The Bahraini government has so far failed to ensure accountability that guarantees truth, justice and adequate reparation for the victims of arbitrary arrests, torture and unfair trials, as well as for those injured during protests, or the relatives of those killed. Hardly any efforts have been made to implement recommendations relating to national reconciliation, ending discrimination against the Shi’a community, especially in the security and armed forces and ending incitement to hatred in the government-controlled media. The government has dedicated significant resources to appoint international experts to investigate human rights violations committed during and after the February and March 2011 antigovernment protests and to provide advice on human rights reforms.

AI wanred that failure to implement recommendations would turn the BICI report into “nothing more than a public relations exercise.”

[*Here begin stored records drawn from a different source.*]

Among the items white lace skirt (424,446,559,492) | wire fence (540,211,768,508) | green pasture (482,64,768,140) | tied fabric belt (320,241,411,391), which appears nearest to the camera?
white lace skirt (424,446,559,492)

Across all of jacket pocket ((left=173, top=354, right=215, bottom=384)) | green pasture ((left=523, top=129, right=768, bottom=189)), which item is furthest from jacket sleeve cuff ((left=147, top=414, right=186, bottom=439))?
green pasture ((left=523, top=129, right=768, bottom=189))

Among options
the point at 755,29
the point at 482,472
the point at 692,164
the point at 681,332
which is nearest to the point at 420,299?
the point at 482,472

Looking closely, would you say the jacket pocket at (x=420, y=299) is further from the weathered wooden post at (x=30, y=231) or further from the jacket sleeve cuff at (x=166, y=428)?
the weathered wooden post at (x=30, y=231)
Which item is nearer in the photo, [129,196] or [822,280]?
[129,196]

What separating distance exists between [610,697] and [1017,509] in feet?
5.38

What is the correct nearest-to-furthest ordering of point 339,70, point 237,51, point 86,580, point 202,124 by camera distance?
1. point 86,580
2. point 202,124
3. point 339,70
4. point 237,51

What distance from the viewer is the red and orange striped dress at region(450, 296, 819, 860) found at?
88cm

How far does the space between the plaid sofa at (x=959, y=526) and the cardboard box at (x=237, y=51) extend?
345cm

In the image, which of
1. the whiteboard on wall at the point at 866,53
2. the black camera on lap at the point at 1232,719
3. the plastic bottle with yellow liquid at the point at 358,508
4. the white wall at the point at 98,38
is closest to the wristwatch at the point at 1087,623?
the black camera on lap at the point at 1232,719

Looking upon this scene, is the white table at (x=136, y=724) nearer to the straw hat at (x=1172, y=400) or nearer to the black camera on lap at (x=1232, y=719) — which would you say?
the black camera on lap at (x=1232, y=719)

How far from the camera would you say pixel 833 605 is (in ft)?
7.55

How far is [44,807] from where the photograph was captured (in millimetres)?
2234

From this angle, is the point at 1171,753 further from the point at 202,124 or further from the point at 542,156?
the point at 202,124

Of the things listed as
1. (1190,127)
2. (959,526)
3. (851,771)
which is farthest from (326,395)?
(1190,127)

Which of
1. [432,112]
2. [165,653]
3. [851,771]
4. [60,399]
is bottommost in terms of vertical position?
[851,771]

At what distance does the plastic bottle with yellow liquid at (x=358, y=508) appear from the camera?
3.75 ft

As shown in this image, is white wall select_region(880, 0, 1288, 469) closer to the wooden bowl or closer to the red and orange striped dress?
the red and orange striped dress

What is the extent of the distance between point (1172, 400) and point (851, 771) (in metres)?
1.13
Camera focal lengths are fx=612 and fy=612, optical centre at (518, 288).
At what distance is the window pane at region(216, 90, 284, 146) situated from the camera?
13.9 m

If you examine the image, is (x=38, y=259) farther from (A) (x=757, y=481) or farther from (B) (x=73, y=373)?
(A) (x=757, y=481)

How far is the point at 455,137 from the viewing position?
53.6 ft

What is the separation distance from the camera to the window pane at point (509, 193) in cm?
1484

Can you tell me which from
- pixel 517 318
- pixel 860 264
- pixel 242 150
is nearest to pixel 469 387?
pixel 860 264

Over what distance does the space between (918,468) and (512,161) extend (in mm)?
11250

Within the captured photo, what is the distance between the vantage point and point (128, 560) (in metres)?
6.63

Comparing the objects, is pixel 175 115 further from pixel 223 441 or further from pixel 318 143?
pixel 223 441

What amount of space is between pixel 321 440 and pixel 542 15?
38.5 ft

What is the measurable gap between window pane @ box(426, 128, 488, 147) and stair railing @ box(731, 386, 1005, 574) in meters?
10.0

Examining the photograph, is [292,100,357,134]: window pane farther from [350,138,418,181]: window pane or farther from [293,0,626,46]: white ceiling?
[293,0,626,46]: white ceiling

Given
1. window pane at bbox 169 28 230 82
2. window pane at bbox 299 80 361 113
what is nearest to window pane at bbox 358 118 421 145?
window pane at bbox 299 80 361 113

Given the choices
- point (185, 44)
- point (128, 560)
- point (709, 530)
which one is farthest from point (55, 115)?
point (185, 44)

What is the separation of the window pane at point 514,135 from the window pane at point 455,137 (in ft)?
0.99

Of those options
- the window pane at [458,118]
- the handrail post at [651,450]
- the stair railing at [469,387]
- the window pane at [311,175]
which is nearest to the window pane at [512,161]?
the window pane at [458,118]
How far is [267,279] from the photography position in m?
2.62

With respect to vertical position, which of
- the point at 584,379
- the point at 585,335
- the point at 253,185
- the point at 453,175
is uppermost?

In early March, based on a report of excessive force by Bahraini security forces, the UN Office of the High Commissioner for Human Rights [official website] called on the government [JURIST report] to investigate the allegations. During that same month, Human Rights Watch (HRW) [advocacy website] released a report, similar to the report by BICI about human rights violations against demonstrators, alleging that Bahrain is convicting hundreds of opposition activists [JURIST report] in unfair and politically motivated trials. In February, the UN High Commissioner for Human Rights Navi Pillay [official profile] also urged the Bahraini government to respect protesters’ rights [JURIST report] and stressed that excessive use of force by the government against civilian demonstrators is strictly forbidden in international law. Pillay made a similar call to the government in December when she said that protesters who were detained during peaceful protests should be released [JURIST report].